Well, this week I noticed that his understanding of where Dad-dee is going is beginning to change. He attempts to say, “Dad-dee work. Car. Bye-bye,” or something akin to that order. So I decided what the heck, I’ll take the time and the opportunity to explain the concept of work, why Dad-dee leaves for work every day, and why work is important. As I explained the concept of work to him, he listened intently. I could tell he was paying attention. So I jumped on it.

True, at 17 months old, he may not “get it” true but I believe 100% that some of what I am explaining gets through to him now and more and more will get through to him with each passing day. Don’t underestimate your children, no matter how young. I believe that statement in the context of so many subjects (death, money, nutrition, etc).

My tips for you are pretty simple:

  1. The earlier, the better. So start teaching about the concept of “work” early!

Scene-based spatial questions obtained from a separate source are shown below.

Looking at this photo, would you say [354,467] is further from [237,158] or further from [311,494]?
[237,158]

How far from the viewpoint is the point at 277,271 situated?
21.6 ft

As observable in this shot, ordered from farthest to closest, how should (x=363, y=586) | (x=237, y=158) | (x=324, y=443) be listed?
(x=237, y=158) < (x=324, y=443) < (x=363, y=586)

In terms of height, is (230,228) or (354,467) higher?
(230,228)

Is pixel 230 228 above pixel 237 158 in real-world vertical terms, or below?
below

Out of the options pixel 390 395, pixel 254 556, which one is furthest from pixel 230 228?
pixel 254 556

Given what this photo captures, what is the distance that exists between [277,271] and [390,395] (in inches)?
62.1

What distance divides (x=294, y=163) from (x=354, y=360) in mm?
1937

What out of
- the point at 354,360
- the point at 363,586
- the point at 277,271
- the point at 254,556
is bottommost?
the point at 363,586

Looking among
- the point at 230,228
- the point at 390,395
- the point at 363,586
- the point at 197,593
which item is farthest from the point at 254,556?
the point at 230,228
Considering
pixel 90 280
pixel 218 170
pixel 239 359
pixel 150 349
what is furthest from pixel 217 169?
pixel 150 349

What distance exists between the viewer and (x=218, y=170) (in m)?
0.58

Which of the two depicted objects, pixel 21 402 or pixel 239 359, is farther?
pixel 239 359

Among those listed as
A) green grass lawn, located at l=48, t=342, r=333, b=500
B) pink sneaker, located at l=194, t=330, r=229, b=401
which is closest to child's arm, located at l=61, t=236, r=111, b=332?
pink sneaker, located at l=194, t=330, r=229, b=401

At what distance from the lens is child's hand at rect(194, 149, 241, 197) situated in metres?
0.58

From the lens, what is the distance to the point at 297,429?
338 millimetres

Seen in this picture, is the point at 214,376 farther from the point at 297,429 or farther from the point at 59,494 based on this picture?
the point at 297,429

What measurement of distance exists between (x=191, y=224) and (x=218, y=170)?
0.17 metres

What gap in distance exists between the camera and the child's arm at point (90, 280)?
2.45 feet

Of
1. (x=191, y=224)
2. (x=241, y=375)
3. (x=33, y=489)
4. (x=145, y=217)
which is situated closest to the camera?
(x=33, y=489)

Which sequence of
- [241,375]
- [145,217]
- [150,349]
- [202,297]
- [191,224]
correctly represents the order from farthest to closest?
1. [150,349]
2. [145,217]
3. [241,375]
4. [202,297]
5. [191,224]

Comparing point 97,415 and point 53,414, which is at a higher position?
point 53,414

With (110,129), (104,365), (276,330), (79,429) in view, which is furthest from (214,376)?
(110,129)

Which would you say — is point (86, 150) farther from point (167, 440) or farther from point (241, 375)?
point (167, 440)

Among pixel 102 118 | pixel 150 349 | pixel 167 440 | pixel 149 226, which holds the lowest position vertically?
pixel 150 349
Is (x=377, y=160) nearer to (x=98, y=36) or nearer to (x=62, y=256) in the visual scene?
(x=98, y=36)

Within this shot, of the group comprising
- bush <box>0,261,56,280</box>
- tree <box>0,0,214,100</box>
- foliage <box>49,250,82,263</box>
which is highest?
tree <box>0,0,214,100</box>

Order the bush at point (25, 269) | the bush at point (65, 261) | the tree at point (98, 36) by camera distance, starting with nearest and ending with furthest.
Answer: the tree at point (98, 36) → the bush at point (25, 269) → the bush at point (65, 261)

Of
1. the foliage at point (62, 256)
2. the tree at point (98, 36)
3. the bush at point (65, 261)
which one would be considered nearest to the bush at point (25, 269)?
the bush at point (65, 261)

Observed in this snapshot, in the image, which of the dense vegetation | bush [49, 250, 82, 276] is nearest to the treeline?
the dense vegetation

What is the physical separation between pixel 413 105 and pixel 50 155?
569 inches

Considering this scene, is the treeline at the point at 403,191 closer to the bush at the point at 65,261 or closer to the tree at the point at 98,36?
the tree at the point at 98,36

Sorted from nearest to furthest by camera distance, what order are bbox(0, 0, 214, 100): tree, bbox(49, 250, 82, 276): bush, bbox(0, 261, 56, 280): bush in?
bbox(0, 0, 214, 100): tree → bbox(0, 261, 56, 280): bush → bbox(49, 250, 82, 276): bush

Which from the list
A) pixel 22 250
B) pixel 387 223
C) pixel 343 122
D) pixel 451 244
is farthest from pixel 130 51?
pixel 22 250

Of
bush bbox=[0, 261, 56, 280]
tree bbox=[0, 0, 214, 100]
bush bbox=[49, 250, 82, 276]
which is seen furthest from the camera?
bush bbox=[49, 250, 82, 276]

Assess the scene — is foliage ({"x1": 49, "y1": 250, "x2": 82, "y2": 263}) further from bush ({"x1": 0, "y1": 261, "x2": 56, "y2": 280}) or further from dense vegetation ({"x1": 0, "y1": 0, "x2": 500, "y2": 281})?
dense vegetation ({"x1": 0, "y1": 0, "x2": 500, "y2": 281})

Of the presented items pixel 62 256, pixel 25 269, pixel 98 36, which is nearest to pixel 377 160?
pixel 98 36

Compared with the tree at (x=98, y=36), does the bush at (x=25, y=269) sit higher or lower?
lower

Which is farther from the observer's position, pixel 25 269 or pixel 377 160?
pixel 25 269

Ingrained in him that money is earned through hard work and effort.
  2. The earlier you start teaching the concept of work, paychecks, money, etc, the more simple language you need to use.
  3. Use context your child will understand. For example, you could talk about how money allows us to buy the food you eat, the milk we drinks, the car we drive, the blocks with which he plays, etc. Or a simple antidote about going to the store and paying for groceries. Anything that might connect the dots for your child, no matter how young.

Now the concept of “work” is not an easy one but have faith your child will begin to understand and the earlier you start introducing these concepts, the better. As your child grows older, you can introduce more tangible concepts of a paycheck via their own allowance system. On the less tangible side, think about concepts such as “the value of work”, strong work ethic, and the benefits of working in a team and as an individual.